## Your objective
Output the data unchanged and complete, minus the images.

Segment Start: Material for the task

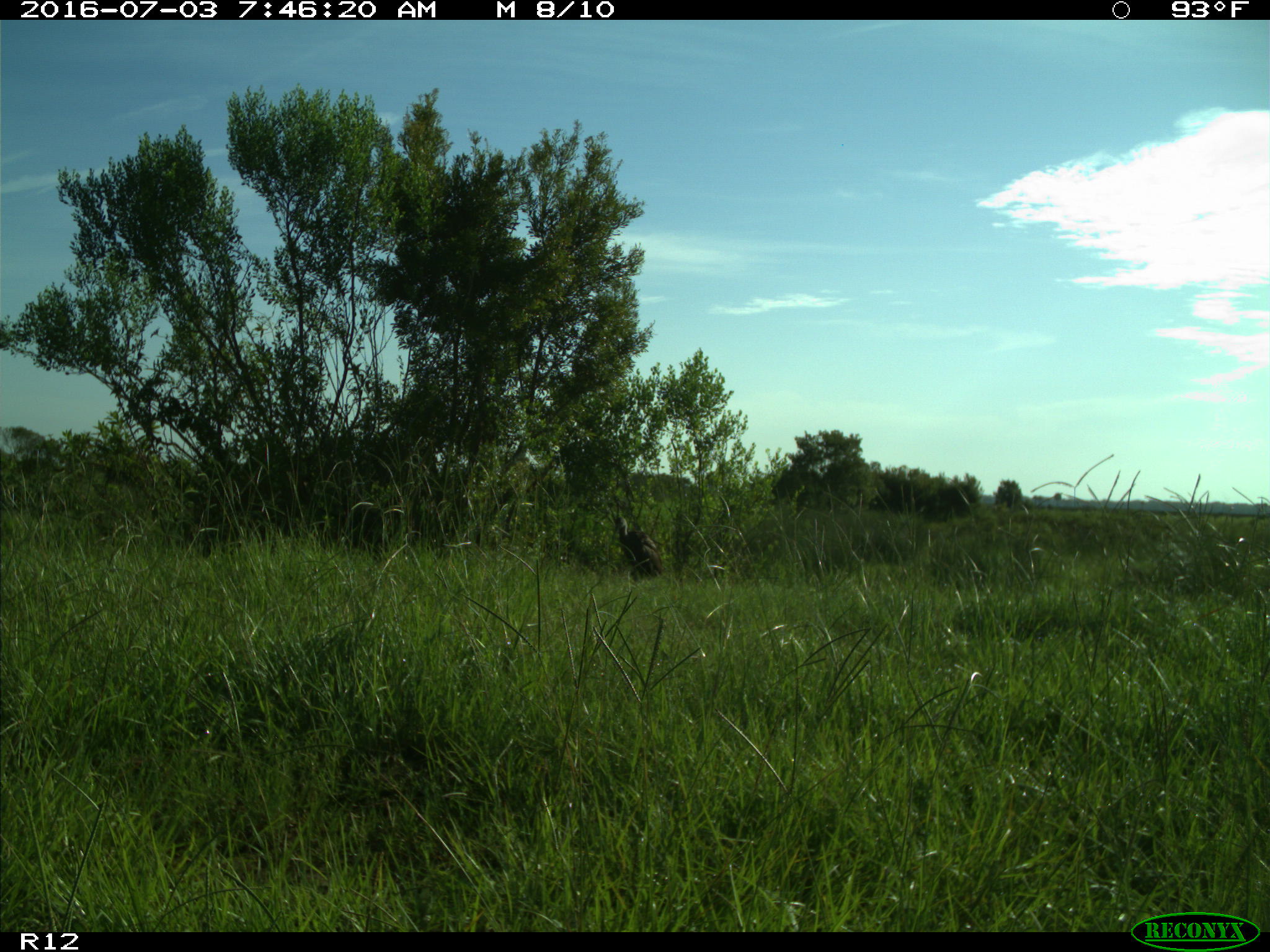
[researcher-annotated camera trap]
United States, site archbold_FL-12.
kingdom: Animalia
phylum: Chordata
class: Aves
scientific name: Aves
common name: birds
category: unidentified bird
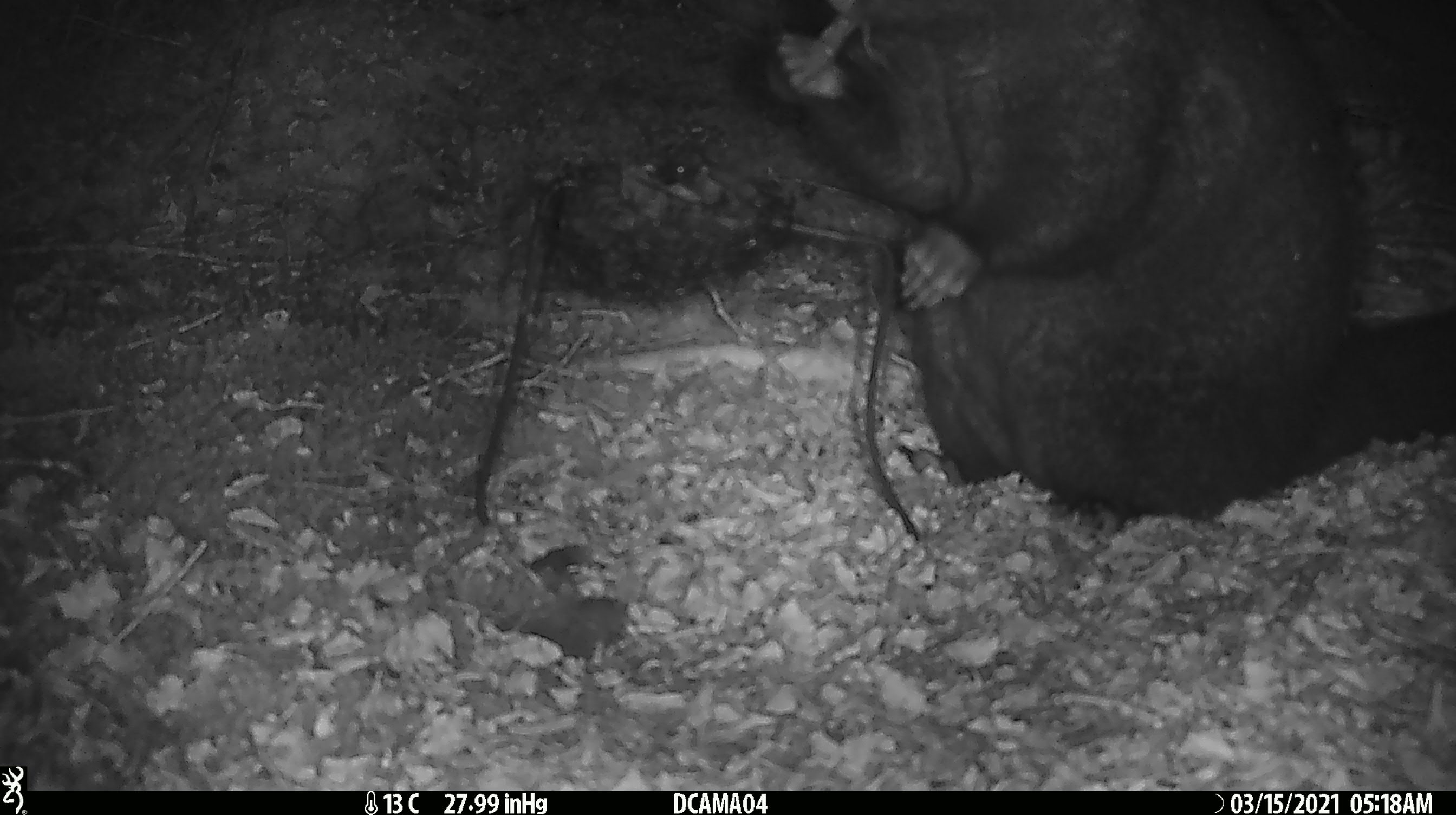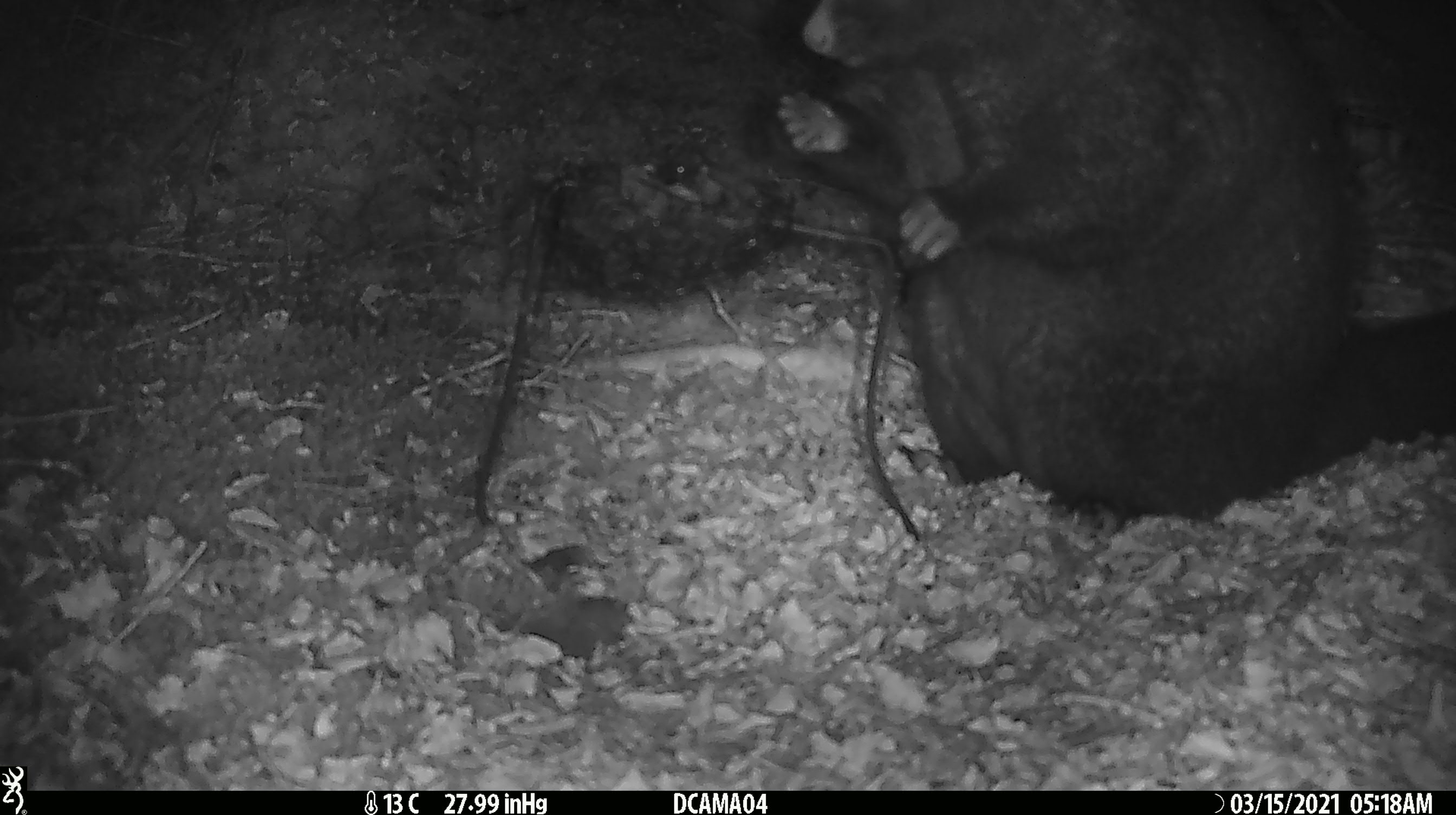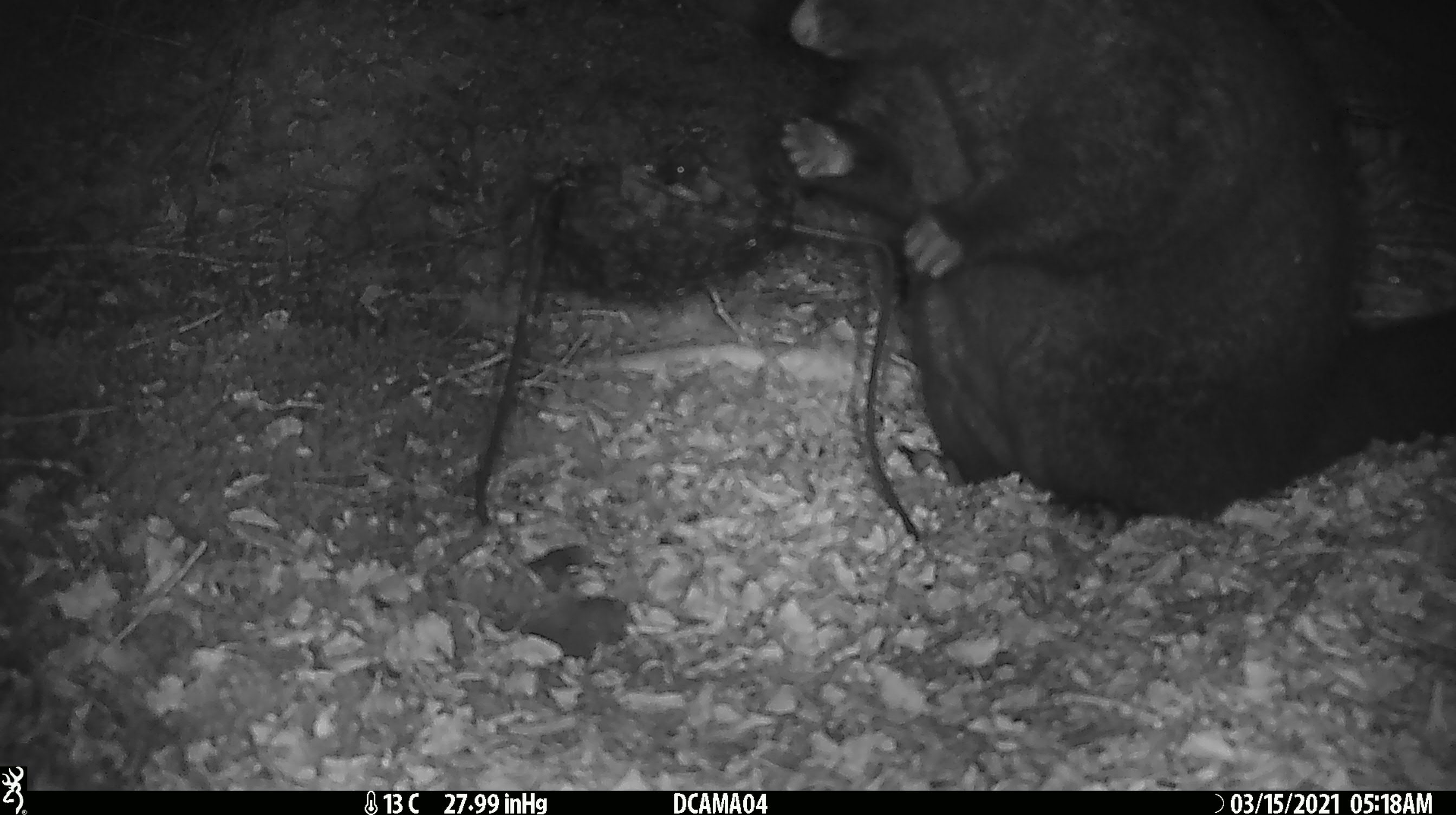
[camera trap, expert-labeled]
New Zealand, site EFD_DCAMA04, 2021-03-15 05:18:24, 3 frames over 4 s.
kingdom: Animalia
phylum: Chordata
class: Mammalia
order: Diprotodontia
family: Phalangeridae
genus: Trichosurus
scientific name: Trichosurus vulpecula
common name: common brushtail possum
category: possum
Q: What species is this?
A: Possum (common brushtail possum) (Trichosurus vulpecula).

Segment End: Material for the task

## Written reply
[researcher-annotated camera trap]
United States, site archbold_FL-12.
kingdom: Animalia
phylum: Chordata
class: Aves
scientific name: Aves
common name: birds
category: unidentified bird
[camera trap, expert-labeled]
New Zealand, site EFD_DCAMA04, 2021-03-15 05:18:24, 3 frames over 4 s.
kingdom: Animalia
phylum: Chordata
class: Mammalia
order: Diprotodontia
family: Phalangeridae
genus: Trichosurus
scientific name: Trichosurus vulpecula
common name: common brushtail possum
category: possum
Q: What species is this?
A: Possum (common brushtail possum) (Trichosurus vulpecula).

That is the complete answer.